Actualmente la osteoporosis está catalogada por las instituciones como un problema de salud mundial (2). La osteoporosis es una enfermedad esquelética en la que se produce una disminución de la densidad de masa ósea y el deterioro de la arquitectura del tejido óseo (3). Así, los huesos se vuelven más porosos, aumenta el número y el tamaño de las cavidades que existen en su interior, se vuelven más frágiles, menos resistentes a los golpes y se rompen con mayor facilidad.
Prevalencia de la osteoporosis
Esta enfermedad afecta a hombres, adolescentes e incluso niños, pero de forma más frecuente a mujeres por varios motivos: su pico de masa ósea suele ser inferior al del varón y con la menopausia se acelera la pérdida de hueso (osteoporosis posmenopáusica), siendo la deficiencia de estrógenos el principal factor (4). Aproximadamente el 30% de todas las mujeres posmenopáusicas de Europa y Estados Unidos padecen osteoporosis, y al menos el 40% de estas mujeres sufrirán una o más fracturas osteoporóticas en lo que les queda de vida (5). En concreto, en España, aproximadamente 2 millones de mujeres padecen osteoporosis, con una prevalencia en la población postmenopáusica del 25% (1 de cada 4). Se estima que esta enfermedad es la causante de unas 25.000 fracturas cada año. Aproximadamente 1 de cada 3 mujeres y 1 de cada 5 hombres mayores de 50 años sufrirá una fractura osteoporótica en su vida. Además, aproximadamente 1 de cada 3 personas morirá en los 12 meses siguientes a una fractura de cadera, el 40% será institucionalizado o no podrá caminar de forma independiente, y el 60% seguirá necesitando asistencia un año después (5). Tras una fractura inicial, el riesgo de fracturas posteriores se duplica con creces en los siguientes 6 a 12 meses, persistiendo hasta 10 años, causando una reducción de la calidad de vida relacionada con la salud en comparación con las que no han sufrido fracturas (2,5). El nivel de pérdida ósea en una mujer posmenopáusica aumenta con la edad, respectivamente, con una pérdida del 0,6%, 1,1% y 2,1% por año para los grupos de edad de 60-69, 70-79 y mayores de 80 años (6). Más concretamente, la pérdida es del 1,5% anual para la columna vertebral y del 1,1% – 1,4% para el cuello del fémur en los primeros 4-5 años (6). Además, las mujeres con fracturas por fragilidad son más propensas a experimentar miedo a las caídas, ansiedad, depresión, pérdida de roles sociales y el aumento de la mortalidad (2). Con el aumento de la población de edad avanzada, se prevé que el número de hombres y mujeres con alto riesgo de sufrir una fractura osteoporótica importante se duplicará, pasando de 157 millones en 2010 a 319 millones en 2040 a nivel mundial (7).
Causas de la osteoporosis
El hueso está sometido durante toda la vida a ciclos constantes de formación y destrucción ósea, controlados por dos tipos de células como son los osteoclastos y los osteoblastos, reguladas por distintas hormonas como la PTH (Parathormona) y la Calcitonina, además de diferentes factores como son los hábitos de vida (actividad física, dietas, hábitos tóxicos) y la vitamina D.

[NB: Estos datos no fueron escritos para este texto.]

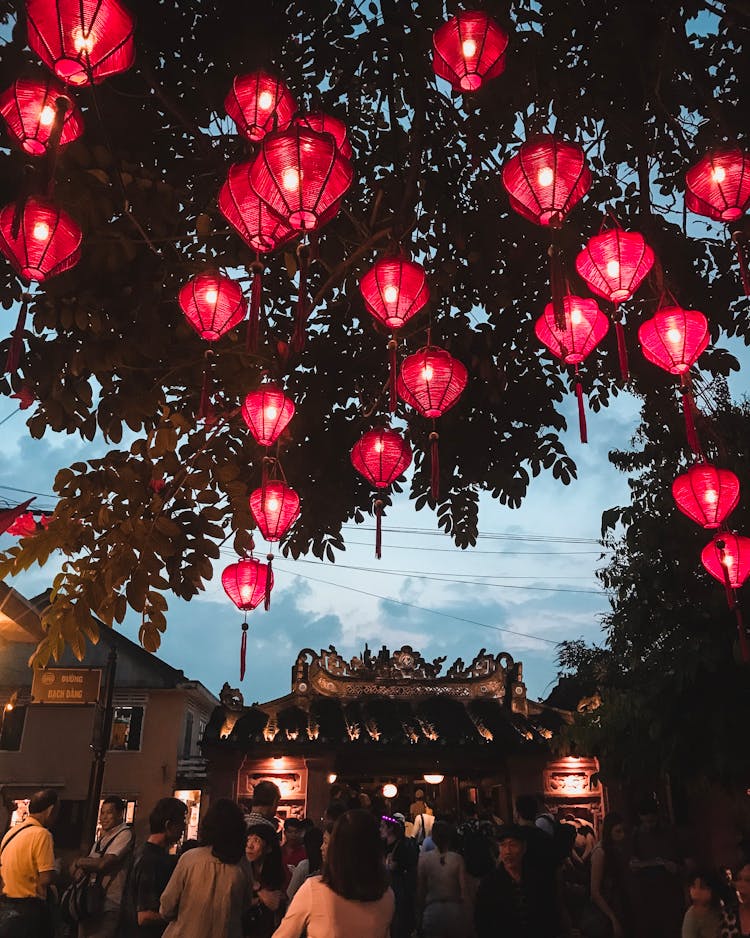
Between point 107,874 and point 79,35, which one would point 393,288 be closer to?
point 79,35

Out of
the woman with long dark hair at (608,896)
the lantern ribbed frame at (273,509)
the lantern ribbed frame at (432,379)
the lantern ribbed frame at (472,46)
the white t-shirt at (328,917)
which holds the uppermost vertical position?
the lantern ribbed frame at (472,46)

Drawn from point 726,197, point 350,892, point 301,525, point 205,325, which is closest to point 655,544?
point 301,525

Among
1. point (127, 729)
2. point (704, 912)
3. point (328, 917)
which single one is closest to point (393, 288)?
point (328, 917)

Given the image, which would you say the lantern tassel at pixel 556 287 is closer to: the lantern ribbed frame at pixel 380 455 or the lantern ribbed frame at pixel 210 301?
the lantern ribbed frame at pixel 210 301

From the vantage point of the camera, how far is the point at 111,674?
519 inches

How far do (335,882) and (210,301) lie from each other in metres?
3.63

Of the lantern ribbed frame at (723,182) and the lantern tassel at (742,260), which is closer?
the lantern ribbed frame at (723,182)

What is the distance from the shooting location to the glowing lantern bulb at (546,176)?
13.7 feet

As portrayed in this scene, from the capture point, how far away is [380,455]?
6.27 metres

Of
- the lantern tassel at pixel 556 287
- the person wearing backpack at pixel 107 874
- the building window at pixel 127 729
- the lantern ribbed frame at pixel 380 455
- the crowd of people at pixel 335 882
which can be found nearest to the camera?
the crowd of people at pixel 335 882

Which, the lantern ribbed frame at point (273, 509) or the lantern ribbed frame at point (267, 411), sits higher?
the lantern ribbed frame at point (267, 411)

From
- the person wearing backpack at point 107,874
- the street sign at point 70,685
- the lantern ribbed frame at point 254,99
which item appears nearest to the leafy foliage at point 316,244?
the lantern ribbed frame at point 254,99

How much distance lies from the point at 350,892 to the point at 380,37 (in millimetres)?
5165

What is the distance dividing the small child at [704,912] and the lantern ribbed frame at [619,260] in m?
3.74
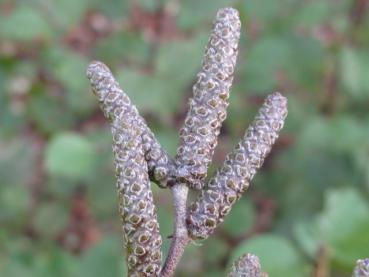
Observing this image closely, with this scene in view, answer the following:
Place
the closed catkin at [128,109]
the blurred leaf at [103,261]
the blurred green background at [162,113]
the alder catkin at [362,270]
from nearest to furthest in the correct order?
the alder catkin at [362,270] < the closed catkin at [128,109] < the blurred leaf at [103,261] < the blurred green background at [162,113]

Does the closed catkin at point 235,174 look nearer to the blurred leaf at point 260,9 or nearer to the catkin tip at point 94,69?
the catkin tip at point 94,69

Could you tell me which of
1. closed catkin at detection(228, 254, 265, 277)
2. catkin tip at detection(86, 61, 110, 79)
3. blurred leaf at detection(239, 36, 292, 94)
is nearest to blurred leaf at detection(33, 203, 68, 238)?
blurred leaf at detection(239, 36, 292, 94)

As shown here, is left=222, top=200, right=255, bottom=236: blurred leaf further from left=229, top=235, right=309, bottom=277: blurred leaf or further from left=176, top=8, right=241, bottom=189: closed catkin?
left=176, top=8, right=241, bottom=189: closed catkin

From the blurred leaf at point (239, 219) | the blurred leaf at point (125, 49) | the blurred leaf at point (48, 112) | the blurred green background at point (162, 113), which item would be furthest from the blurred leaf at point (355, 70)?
the blurred leaf at point (48, 112)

En condiciones normales, una persona alcanza a los 30-35 años una cantidad máxima de masa ósea “pico de masa ósea”. A partir de ese momento comienza una pérdida natural de masa ósea, lo que resulta sumamente importante llegar a este pico con la máxima cantidad de masa ósea y aquí, tanto la práctica de ejercicio físico, una correcta alimentación o realizar deportes juegan un papel importante para la formación y prevención del declive óseo.
La Densidad Mineral ósea (DMO) disminuye gradualmente con la edad, con una incidencia especialmente alta en las mujeres durante y después de la menopausia. Por lo tanto, cualquier esfuerzo para suavizar este efecto evitando las fracturas y la aparición de afecciones crónicas es crucial (4).
Existen muchas otras causas de osteoporosis como el alcoholismo, fármacos (glucocorticoides, tratamiento hormonal utilizado para el tratamiento de cáncer de mama y de próstata…), enfermedades inflamatorias reumáticas, endocrinas, hepáticas, insuficiencia renal, entre otras.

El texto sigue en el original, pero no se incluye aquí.